Friends hear Alternative Security Review findings
A representative of Rethinking Security spoke with Northern Friends Peace Board in July
Quakers in Darlington heard key findings from the upcoming Alternative Security Review last month.
Jo Frew, the outreach coordinator of Rethinking Security (RS), spoke to a Northern Friends Peace Board (NFPB) gathering at Darlington Meeting House. ‘Attendees were surprised to hear that results of a survey identified corruption, actions by the UK government and pandemics as the biggest threats to national security,’ Philip Austin, convenor of NFPB, said, in the NFPB newsletter. ‘Climate change and financial security were also important. Positive contributions to human security were a lot more important than state security to young people, we learned. On the other hand, the largest political parties had just finished several weeks of campaigning that often saw a commitment to nuclear weapons and to increased military spending being portrayed as proof of their security credentials.’

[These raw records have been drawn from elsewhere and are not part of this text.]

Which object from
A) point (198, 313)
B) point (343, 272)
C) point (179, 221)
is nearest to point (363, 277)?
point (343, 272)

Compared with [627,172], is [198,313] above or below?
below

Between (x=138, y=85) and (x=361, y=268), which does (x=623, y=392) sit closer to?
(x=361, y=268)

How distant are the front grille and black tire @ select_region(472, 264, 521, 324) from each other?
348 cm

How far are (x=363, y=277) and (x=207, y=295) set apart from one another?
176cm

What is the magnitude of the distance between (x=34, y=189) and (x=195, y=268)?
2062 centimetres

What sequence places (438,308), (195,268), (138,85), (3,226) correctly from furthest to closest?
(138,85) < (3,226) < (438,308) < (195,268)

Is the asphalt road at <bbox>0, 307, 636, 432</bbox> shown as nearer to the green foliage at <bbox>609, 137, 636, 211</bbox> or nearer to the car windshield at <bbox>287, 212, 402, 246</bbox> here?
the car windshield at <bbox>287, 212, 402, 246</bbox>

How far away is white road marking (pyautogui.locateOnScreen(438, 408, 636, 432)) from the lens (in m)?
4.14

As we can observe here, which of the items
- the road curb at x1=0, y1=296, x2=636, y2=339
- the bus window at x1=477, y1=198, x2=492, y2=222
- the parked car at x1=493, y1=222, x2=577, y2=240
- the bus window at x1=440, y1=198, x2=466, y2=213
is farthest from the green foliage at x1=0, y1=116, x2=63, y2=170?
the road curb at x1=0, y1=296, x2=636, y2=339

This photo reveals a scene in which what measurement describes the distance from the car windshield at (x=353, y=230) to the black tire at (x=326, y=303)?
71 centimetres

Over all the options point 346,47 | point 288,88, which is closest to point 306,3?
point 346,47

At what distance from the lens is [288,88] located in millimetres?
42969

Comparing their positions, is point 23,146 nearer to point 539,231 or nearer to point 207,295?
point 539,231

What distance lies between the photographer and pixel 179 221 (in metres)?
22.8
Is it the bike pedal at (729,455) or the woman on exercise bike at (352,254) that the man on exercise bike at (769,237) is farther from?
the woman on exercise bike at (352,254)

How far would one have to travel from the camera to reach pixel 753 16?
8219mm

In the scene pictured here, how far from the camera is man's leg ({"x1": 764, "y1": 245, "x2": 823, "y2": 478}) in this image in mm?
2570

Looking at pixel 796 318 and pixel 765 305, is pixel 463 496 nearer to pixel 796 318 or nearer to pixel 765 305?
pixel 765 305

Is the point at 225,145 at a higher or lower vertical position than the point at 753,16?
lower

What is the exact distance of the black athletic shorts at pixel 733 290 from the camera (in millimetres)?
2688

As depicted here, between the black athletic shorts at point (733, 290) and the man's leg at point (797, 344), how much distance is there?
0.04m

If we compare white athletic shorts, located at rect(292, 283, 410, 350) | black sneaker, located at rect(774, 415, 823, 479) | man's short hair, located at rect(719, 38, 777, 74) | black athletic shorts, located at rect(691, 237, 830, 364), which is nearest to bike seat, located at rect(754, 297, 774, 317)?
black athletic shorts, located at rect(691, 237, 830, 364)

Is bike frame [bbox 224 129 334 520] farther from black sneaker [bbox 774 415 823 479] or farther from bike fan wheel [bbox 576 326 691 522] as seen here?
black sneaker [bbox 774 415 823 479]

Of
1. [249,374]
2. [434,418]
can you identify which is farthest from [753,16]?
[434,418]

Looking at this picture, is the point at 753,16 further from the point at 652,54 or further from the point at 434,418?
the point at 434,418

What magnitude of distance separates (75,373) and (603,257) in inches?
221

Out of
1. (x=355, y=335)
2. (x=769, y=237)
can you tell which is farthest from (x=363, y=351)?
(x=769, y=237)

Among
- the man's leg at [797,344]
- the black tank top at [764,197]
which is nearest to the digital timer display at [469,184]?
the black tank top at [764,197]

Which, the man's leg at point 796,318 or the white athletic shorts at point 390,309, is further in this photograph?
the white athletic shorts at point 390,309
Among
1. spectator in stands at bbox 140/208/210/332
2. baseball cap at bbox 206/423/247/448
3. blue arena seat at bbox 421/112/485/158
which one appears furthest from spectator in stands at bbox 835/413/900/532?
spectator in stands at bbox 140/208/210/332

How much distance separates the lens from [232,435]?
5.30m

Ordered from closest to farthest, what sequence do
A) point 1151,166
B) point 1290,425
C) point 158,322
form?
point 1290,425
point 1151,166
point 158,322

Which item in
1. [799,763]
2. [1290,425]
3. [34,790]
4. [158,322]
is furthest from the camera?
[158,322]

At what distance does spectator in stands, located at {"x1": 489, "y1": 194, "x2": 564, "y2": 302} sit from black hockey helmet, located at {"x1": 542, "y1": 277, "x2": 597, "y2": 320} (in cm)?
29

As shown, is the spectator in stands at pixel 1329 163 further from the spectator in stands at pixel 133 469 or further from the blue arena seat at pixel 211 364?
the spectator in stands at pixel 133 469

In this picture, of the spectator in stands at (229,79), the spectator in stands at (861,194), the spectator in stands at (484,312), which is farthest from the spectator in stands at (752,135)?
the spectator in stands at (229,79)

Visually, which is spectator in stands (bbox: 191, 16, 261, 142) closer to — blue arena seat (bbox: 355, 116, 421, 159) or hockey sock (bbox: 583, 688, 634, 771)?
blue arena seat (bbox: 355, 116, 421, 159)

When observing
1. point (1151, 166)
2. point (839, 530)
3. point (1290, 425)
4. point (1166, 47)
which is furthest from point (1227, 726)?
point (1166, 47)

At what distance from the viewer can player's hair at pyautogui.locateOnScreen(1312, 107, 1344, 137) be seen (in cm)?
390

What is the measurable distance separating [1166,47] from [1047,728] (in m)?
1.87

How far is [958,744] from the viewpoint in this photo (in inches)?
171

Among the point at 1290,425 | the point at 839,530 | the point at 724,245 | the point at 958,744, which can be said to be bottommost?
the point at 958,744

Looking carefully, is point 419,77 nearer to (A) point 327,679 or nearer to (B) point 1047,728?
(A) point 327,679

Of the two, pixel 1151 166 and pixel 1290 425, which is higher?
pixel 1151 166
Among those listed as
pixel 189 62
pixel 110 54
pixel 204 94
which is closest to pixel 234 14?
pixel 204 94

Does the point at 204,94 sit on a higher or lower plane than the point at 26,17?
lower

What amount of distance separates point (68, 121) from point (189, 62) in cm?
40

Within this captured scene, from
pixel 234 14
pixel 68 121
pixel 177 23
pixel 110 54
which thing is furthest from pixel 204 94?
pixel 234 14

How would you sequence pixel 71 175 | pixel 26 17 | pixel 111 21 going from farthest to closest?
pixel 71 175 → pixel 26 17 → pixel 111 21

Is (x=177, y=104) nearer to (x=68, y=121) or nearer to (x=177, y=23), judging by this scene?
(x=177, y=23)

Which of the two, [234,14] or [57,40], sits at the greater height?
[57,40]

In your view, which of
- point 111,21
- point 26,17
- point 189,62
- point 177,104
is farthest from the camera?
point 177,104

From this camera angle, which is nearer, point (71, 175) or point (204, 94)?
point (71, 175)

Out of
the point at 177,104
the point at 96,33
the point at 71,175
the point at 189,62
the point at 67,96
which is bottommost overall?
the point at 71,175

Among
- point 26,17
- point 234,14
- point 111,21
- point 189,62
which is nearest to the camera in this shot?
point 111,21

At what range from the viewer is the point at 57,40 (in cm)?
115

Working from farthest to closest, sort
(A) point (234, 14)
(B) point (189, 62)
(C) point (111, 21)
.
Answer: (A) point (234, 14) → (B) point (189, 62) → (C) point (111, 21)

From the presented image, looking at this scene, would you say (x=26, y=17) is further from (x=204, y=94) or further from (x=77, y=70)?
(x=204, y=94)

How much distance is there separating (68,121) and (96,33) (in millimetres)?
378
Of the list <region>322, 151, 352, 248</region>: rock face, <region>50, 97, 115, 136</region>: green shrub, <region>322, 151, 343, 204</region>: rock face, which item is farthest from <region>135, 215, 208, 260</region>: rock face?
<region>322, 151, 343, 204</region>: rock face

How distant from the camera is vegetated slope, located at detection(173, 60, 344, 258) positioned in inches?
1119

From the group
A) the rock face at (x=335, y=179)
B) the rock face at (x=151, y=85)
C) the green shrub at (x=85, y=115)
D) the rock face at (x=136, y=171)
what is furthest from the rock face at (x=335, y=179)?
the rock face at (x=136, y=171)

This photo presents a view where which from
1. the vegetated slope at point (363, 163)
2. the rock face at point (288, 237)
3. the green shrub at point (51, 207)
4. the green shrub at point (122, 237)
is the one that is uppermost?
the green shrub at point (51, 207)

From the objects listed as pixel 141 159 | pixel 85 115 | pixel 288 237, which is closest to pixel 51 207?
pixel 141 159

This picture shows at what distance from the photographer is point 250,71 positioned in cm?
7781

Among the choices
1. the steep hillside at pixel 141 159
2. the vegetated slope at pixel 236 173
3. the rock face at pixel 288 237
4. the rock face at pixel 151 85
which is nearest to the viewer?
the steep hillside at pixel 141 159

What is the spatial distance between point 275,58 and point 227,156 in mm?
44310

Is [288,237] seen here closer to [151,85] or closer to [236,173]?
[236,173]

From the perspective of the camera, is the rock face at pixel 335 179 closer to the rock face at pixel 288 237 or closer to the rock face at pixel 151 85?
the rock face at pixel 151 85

In two surveys by RS, over one-fifth of respondents stated that living in the UK did not give them the security they desired. This proportion was highest among twenty-five to thirty-year-olds (over thirty percent), and slightly higher among young men than young women. Respondents under thirty from minoritised ethnic groups were also nearly fifty per cent more likely than white British respondents to say they lacked this secure life.
At the Darlington event on 6 July, NFPB members discussed ‘the implications of prioritising human security over national security in how we might engage with new MPs and the government, as well as the wider community’.
RS had been planning to publish the report from its three-year Alternative Security Review in June. The report will be released in September but some findings are already available on the RS website.